DOCUMENT PASSAGE>
--- begin ---
Skip to content

zenetio/Traffic-Car-Classifier

Repository files navigation

Traffic Sign Recognition


Build a Traffic Sign Recognition Project

Overview

In this project, I use deep neural networks and convolutional neural networks to classify traffic signs. A model is trained and validated so it can classify traffic sign images using the German Traffic Sign Dataset. Then, the trained model is used to try predicting on images of German traffic signs downloaded from the web.

The goals / steps of this project are the following:

  • Load the data set (see below for links to the project data set)
  • Explore, summarize, and visualize the dataset
  • Design, train and test a model architecture
  • Use the model to make predictions on new images
  • Analyze the softmax probabilities of the new images
  • Summarize the results with a written report

Writeup / README

This project was executed using a notebook that can be seen here, including the project code.

1. Data Set Summary & Exploration

Basic summary of the data set.

Using pandas, numpy and python, we can provide a summary about the dataset. The image below is a view of the dataset images. Note that some images are dark and difficult to identify the image sign, which will penalise the model performance. To avoid this problem, I used an algorithm to increase the brightness and help the image visualization. I discuss this approach with more details ahead.

alt text Figure 1 - Dataset View.

The data analysis code performed the following summary statistics of the traffic signs data set:

  • The size of training set is 34799
  • The size of the validation set is 4410
  • The size of test set is 12630
  • The shape of a traffic sign image is (32,32)
  • The number of unique classes/labels in the data set is 43

1.1. Exploratory visualization of the dataset.

Using the code below with seaborn library, it is possible to visualize the class distribution in the dataset

import seaborn as sns
def plot_distribution(y):
    fig, ax = plt.subplots(figsize=(8,8))
    sns.countplot(y)
    ax.set_title('Distribution of Traffic Signs', fontsize=14)
    ax.set_xlabel('Signs', fontsize=12)
    ax.set_ylabel('Count', fontsize=14)
    plt.show()
plot_distribution(y_train)

Here is an exploratory visualization of the data set. It is a bar chart showing the class distribution is imbalance.

alt text
Figure 2 - Dataset Distribution.

The notebook shows that I did two tries: the first using class imbalance and the second using class balanced. You can check the results at the end of this writeup.
--- end ---
DATASET EXCERPT>
--- begin ---
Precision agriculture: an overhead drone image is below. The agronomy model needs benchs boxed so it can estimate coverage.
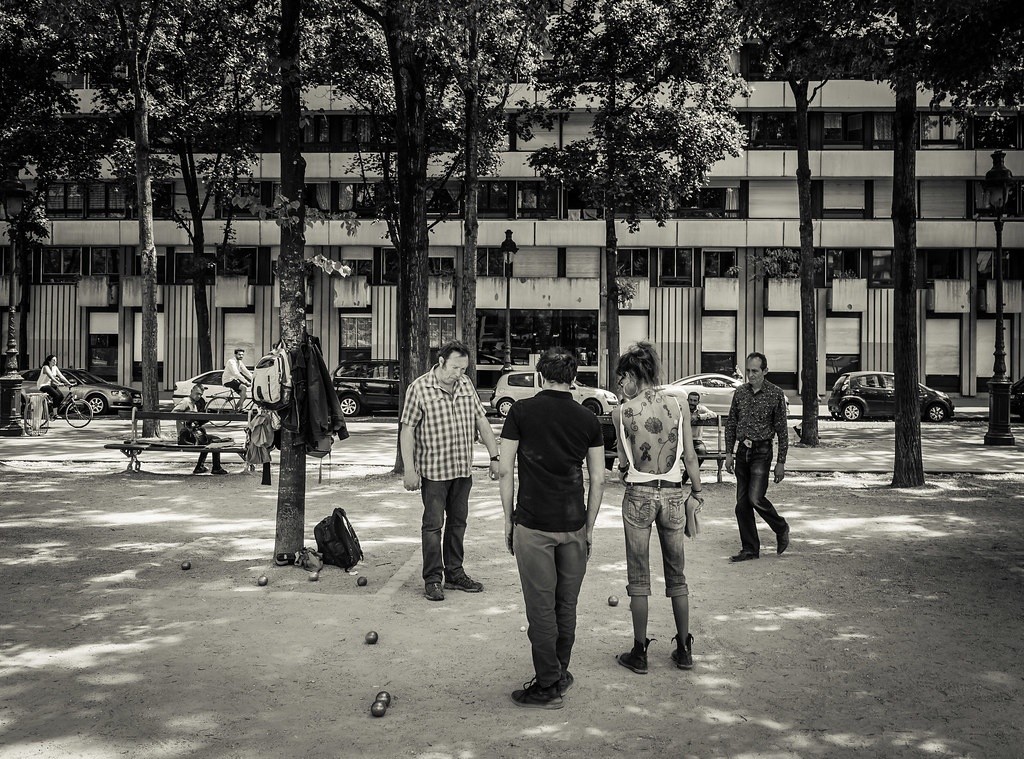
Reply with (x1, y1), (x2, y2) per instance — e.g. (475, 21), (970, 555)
(105, 410), (262, 472)
(600, 414), (736, 482)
--- end ---
SET TASKS>
1. Restate the paragraph of the project writeup beginning "In this project, I use deep neural networks" as a short bulleted list that keeps its main facts.
2. Reproduce word for word everything in the project writeup from "plot_distribution(y_train)" down to "of this writeup.".

ANSWERS FOR THE EXERCISE>
1.
- Deep neural networks and convolutional neural networks are used to classify traffic signs.
- A model is trained and validated on the German Traffic Sign Dataset to classify traffic sign images.
- The trained model is then used to try predicting on German traffic sign images downloaded from the web.

2.
plot_distribution(y_train)

Here is an exploratory visualization of the data set. It is a bar chart showing the class distribution is imbalance.

alt text
Figure 2 - Dataset Distribution.

The notebook shows that I did two tries: the first using class imbalance and the second using class balanced. You can check the results at the end of this writeup.